__Direction__. Reproduce the entries verbatim, between the lines holding "How far is point" and "1364 centimetres", inclusive.

__Record excerpts__.

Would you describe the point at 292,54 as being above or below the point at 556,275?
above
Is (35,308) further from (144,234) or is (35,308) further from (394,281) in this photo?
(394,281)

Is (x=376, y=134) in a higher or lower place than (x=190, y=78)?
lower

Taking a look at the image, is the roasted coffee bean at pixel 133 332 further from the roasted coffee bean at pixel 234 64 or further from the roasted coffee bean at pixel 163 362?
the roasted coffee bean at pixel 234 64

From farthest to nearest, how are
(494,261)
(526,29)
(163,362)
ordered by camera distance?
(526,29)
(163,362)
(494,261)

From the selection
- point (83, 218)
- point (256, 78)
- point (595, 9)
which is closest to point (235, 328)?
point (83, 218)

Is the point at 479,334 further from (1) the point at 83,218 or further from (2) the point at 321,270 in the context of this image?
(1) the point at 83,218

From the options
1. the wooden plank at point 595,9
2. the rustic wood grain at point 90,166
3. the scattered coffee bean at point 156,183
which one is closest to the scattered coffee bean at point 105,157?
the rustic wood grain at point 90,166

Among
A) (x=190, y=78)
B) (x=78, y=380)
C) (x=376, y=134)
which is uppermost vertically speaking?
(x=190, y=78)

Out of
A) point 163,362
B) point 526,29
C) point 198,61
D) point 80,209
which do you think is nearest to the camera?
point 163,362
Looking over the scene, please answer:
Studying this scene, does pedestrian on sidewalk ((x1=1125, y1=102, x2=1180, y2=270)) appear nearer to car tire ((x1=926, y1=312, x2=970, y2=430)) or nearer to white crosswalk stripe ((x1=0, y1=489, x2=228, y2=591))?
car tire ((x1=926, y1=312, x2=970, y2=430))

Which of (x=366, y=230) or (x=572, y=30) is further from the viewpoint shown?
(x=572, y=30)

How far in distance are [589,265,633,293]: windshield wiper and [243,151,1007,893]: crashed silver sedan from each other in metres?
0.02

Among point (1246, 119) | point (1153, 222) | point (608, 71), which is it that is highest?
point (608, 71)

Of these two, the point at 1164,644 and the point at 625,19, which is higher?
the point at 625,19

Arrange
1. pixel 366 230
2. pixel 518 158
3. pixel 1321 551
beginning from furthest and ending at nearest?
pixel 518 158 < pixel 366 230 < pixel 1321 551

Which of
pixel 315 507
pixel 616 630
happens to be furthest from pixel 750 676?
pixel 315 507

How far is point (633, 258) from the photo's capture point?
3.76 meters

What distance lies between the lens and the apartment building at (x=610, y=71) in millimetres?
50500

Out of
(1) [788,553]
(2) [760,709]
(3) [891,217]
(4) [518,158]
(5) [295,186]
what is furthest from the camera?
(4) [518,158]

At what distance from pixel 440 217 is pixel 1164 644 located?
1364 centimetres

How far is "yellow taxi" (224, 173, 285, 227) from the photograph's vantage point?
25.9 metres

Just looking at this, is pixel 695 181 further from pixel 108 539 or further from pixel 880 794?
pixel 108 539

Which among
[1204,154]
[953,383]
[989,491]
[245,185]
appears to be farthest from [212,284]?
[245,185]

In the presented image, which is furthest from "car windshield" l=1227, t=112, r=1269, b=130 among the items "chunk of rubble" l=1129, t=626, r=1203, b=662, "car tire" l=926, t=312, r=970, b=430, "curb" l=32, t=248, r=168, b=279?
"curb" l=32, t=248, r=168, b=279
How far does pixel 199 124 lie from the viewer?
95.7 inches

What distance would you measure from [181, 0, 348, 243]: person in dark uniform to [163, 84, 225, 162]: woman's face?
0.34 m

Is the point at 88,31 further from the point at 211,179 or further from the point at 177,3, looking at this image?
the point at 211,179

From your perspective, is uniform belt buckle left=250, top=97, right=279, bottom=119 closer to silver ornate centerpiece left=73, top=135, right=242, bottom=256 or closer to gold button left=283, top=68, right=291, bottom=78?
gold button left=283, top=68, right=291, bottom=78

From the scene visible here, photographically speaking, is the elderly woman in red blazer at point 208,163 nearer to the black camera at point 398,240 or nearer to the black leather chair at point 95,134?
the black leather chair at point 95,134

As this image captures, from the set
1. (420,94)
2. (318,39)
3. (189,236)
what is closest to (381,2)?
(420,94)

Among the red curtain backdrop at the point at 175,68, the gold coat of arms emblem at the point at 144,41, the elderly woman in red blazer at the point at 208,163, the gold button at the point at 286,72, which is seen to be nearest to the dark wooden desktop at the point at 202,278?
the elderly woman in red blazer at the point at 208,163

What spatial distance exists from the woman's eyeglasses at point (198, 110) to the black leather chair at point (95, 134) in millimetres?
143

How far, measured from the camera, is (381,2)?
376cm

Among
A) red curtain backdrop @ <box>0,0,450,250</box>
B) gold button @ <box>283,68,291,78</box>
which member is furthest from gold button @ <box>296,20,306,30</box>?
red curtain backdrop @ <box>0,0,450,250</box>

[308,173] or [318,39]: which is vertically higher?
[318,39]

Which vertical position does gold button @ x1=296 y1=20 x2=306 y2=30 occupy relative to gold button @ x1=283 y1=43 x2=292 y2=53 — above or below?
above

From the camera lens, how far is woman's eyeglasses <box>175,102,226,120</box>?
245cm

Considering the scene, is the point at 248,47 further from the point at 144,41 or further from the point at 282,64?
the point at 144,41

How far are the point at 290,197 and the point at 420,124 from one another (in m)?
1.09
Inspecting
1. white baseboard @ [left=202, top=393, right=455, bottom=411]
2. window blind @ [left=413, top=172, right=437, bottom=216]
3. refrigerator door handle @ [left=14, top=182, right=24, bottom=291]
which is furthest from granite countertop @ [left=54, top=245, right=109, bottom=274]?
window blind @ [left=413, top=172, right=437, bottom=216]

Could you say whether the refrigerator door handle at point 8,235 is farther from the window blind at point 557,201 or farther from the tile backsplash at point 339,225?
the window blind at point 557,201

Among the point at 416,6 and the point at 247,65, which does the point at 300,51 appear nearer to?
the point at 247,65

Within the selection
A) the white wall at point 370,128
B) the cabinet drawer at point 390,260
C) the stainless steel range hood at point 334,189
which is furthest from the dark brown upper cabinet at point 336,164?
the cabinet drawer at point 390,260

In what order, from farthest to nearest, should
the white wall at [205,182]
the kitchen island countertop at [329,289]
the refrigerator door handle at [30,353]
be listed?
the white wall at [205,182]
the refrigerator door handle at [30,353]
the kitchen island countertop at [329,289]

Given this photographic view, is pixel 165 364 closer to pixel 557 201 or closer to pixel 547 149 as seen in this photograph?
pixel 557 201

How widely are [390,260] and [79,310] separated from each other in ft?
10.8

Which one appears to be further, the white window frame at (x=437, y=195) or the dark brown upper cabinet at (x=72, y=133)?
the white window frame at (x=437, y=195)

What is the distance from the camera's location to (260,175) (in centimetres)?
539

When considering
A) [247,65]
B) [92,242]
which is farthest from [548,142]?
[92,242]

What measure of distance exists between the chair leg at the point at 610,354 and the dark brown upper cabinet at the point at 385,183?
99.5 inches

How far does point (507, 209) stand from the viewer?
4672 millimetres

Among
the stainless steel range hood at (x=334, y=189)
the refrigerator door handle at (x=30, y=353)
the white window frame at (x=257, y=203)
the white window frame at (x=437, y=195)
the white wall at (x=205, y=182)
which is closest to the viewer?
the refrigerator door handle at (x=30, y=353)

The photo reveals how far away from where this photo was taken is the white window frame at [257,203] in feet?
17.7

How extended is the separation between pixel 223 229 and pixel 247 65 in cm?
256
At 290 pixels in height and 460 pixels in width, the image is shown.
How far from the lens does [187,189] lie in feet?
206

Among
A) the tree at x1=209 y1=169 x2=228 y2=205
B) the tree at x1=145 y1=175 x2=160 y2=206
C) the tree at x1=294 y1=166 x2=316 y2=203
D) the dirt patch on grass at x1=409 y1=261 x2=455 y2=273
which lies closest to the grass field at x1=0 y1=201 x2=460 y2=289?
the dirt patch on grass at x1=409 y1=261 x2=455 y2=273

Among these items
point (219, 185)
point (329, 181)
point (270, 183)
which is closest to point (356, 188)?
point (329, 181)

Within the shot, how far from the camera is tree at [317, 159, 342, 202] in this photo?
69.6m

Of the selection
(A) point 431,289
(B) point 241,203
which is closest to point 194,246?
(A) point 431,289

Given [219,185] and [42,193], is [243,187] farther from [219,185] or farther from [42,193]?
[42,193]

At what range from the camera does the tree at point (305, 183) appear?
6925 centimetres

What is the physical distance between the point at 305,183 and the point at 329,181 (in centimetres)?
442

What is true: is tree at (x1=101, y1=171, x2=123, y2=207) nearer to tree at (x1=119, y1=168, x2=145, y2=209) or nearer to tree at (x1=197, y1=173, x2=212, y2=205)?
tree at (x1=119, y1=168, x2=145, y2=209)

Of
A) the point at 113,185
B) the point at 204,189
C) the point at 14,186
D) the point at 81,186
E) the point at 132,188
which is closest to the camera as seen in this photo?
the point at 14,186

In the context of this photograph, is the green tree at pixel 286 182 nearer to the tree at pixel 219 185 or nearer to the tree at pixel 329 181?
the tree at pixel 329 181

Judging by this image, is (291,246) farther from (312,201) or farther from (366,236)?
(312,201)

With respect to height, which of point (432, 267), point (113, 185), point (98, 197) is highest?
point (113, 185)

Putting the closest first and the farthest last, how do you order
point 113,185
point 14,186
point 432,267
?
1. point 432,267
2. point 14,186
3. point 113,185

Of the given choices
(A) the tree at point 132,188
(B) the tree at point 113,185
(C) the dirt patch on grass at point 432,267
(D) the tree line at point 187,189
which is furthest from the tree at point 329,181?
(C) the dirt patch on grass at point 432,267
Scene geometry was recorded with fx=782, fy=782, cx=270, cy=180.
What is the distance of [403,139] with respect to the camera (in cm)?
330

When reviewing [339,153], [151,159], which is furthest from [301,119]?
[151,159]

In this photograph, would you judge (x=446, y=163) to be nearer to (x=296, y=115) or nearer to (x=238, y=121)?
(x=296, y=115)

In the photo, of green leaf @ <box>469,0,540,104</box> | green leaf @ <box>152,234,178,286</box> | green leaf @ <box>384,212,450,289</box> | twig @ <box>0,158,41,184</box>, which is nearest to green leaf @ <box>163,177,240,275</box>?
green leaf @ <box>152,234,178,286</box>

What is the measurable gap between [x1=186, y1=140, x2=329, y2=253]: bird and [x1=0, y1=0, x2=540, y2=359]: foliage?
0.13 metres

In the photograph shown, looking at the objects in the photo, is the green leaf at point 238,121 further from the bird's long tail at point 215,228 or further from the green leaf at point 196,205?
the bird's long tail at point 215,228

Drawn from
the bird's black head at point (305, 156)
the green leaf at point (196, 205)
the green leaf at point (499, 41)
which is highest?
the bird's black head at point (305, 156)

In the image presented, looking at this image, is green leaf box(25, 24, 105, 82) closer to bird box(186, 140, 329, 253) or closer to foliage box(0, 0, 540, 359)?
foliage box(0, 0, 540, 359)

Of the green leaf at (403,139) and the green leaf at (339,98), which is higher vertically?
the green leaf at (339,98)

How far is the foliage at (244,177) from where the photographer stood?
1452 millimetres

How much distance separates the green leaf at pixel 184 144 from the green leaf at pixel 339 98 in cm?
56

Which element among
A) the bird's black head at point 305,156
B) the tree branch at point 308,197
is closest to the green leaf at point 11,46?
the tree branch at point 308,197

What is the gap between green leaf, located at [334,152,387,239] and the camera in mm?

__Output__.
How far is point (633, 258) from the photo's capture point?
3.76 meters

What distance lies between the lens and the apartment building at (x=610, y=71) in millimetres?
50500

Out of
(1) [788,553]
(2) [760,709]
(3) [891,217]
(4) [518,158]
(5) [295,186]
what is furthest from the camera?
(4) [518,158]

At what distance from pixel 440 217 is pixel 1164 644 located?
1364 centimetres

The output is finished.